I've always loved bad reviews. Opening the weekend papers, I hope that AA Gill or Giles Coren will have had a negative restaurant experience or watched some bad TV, because their negative comments are written with such exquisite disgust and delicious, satisfying venom.

With some time to myself this summer, I've been indulging an addiction now and then. It's legal. It's probably not going to damage my health. I'm addicted to reading negative reviews on Trip Advisor.

I've always loved bad reviews. Opening the weekend papers, I hope that AA Gill or Giles Coren will have had a negative restaurant experience or watched some bad TV, because their negative comments are written with such exquisite disgust and delicious, satisfying venom. I love it too when Jeremy Clarkson hates a car. But best of all is when someone expresses disgust at an establishment near home. There's a sneaky kind of conspiratorial schadenfreude in seeing that café I don't like or that hotel I drive past now and then being utterly lambasted. Best of all if the reviewer deploys dark humour, as happened in the review which has gone down in local legend about a seaside swimming complex which one reviewer thought so bad that they believed every member of staff had a death wish.

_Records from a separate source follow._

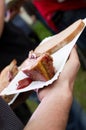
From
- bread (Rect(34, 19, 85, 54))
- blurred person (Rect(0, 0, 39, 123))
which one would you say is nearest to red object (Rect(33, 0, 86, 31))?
blurred person (Rect(0, 0, 39, 123))

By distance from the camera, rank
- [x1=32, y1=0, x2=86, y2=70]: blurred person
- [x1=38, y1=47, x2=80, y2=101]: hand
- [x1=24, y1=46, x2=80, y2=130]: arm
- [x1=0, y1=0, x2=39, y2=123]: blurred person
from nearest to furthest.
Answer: [x1=24, y1=46, x2=80, y2=130]: arm
[x1=38, y1=47, x2=80, y2=101]: hand
[x1=0, y1=0, x2=39, y2=123]: blurred person
[x1=32, y1=0, x2=86, y2=70]: blurred person

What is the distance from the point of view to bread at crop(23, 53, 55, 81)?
1.15 m

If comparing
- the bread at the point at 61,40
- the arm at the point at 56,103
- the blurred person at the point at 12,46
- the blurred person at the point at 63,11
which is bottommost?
the blurred person at the point at 63,11

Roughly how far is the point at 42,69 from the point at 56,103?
0.42ft

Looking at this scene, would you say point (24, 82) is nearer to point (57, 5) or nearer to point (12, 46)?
point (12, 46)

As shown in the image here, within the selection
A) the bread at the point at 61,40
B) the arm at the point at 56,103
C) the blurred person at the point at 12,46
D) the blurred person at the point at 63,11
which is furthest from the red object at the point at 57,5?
the arm at the point at 56,103

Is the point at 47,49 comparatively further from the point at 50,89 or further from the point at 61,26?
the point at 61,26

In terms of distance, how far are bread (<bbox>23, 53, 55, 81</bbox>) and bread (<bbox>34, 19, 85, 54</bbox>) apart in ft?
0.27

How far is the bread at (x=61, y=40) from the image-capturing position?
1220 millimetres

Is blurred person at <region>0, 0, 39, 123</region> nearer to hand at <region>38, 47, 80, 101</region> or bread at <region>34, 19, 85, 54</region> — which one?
bread at <region>34, 19, 85, 54</region>

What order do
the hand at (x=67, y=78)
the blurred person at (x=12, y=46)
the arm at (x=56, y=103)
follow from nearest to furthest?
the arm at (x=56, y=103), the hand at (x=67, y=78), the blurred person at (x=12, y=46)

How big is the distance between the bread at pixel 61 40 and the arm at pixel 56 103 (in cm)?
5

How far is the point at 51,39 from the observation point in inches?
52.8

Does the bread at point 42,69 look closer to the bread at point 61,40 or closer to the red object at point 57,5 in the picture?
the bread at point 61,40
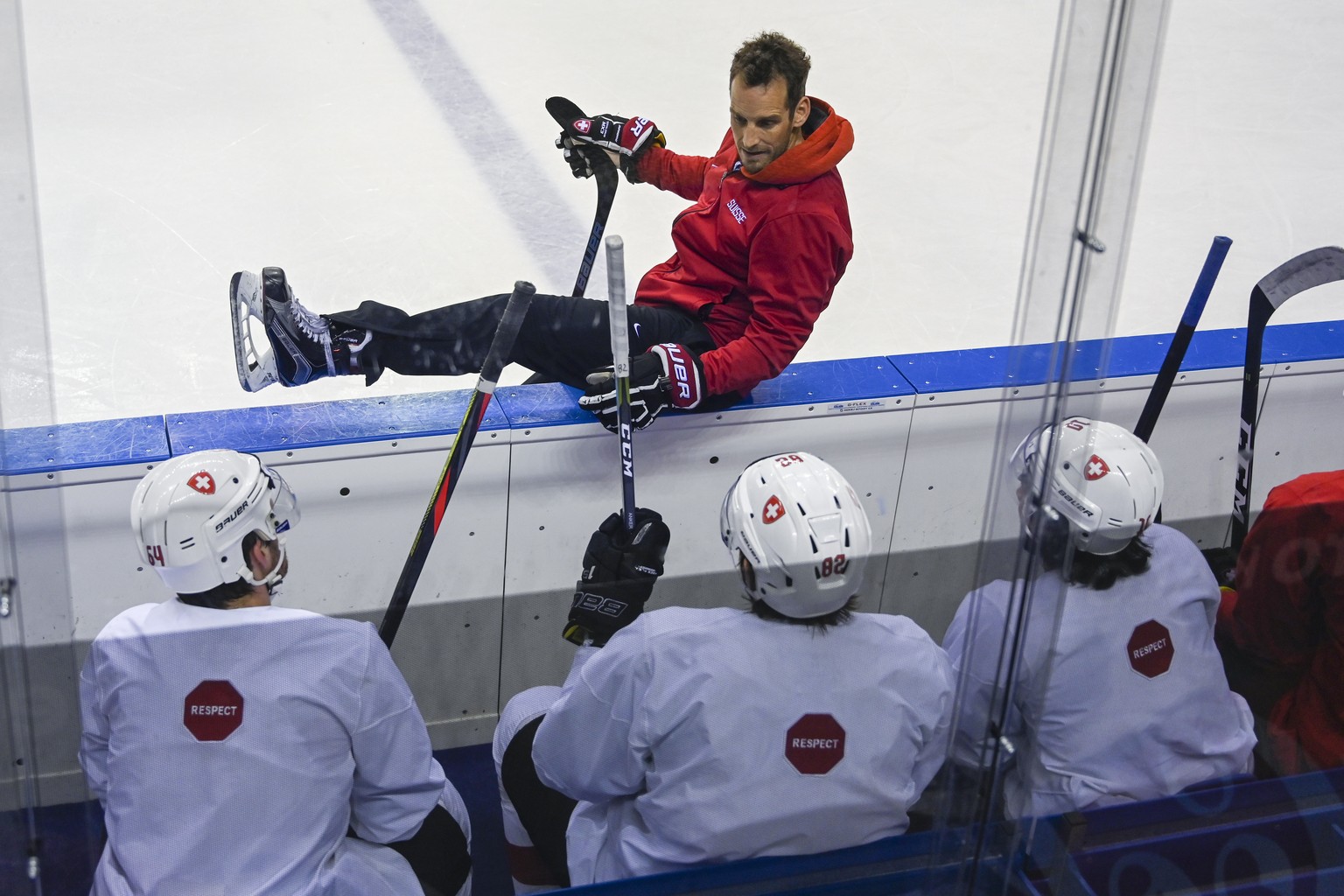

But reading reviews isn't just entertainment, and that's where it gets complicated. Shopping trips, once punctuated by the adrenaline rush of buying something new and not being quite sure how this will work out, are now slowed to stop by constant googling. What did they say about that book in the Sunday papers? Does that kitchen appliance get positive reviews, or is it liable to burst into flames as soon as you turn your back? What are the latest rumours about new phone or tablet launches: if I change mine now, will it obsolesce in six weeks' time? And it's not just gadgets: I've avoided buying items of clothing which have had only two or three stars in customer reviews. It's got to the point where checking with reviews when on a shopping trip feels less like sensible research, and more like asking for permission...

But it doesn't stop there. Give reviews a second look. Maybe we're all being reviewed by everyone around us, and presenting a picture of ourselves to our consumers to try to get the 'likes'. We see it most of all (and usually, most kindly) when someone dies. Obituaries are almost always kind: respect and politeness create the tradition that nothing too bad is ever said of the dead: on RIP Advisor, if that isn't too ironic. When someone retires or leaves a workplace, the tributes flow: we remember the brilliant things they did and kindly omit the negatives. It gets quite amusing when we endorse our single friends on dating sites, giving them the best review we can in the attempt to engineer their happiness: Courtship Advisor. We do it for ourselves on social media: not many people post photos of what they look like when exhausted, hungover or distraught in those carefully curated adverts for their perfect lives.

People are reviewing one another all the time, whether it's the casual demolition of appearance or full-scale character assassination or approval. It's paralysing, if you start to think about it too much: all those negatives about your looks, your dress-sense, what impression you're giving and what people will think. You imagine the worst review you could get... or wonder whether you make so little impact that writing a review just doesn't seem worth the trouble. Teachers, of course, have the stunningly affirming opportunity to find out what their pupils think of them on that frightening website, RateMyTeacher. Apparently I can seem off putting, hard to get to know and sarcastic, but when you get to know me I'm fairly interesting and well read; people often seem to like my colleagues more than they like me. Not entirely a surprise, although I've always felt utterly incapable of working out what people think of me. When it comes to reviews of ourselves, of course, the bad reviews are not the ones we want to read: they make us cry, not laugh, and they're the ones that stick in our minds. We learn from them, but we fixate on them as well, forgetting the praise but mostly remembering the censure.

The thing about reviews, though, whether the opinionated rantings of an AA Gill or a Jeremy Clarkson or the damning with faint praise of friend, family member or colleague, is that it's just what the words suggest: a re-view, looking again, with the filter of opinion. Not fact: opinion. The dress which was highly praised on a clothes retailer's website might make me look like a sack of potatoes. The book which won awards and praise might bore me, or seem pretentious. You might think I'm boring because I spend as much time as possible reading. That's fine. I read books which don't seem boring to me: so even if you think I'm boring, at least I'm not also bored...

I recently learned the new definition augmented reality, used for games like Pokémon Go, where the virtual and the real worlds meet. In the augmented reality of reviewing ourselves based on the filtered versions of other people's lives, encountered on social media, which can make us feel so lacking, maybe the addiction to the negative review persists. The augmented reality of social media might end up making me believe that my life and I are boring, and that other people have it so much better. It's just opinion. I need to look again, seeing through other people's Egotrip Advisor and finding the facts beneath the filters of opinion. My life is fabulous. Envy me. You're boring by comparison.

Your life may well be fabulous. But I still have permission to live mine. So now review me if you dare.